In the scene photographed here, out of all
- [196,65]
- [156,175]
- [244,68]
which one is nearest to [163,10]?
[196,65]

**********

Given exercise: Reproduce each of the items above word for word, keeping every line as it is.

Output for this exercise:
In the scene photographed here, out of all
- [196,65]
- [156,175]
- [244,68]
which one is nearest to [163,10]?
[196,65]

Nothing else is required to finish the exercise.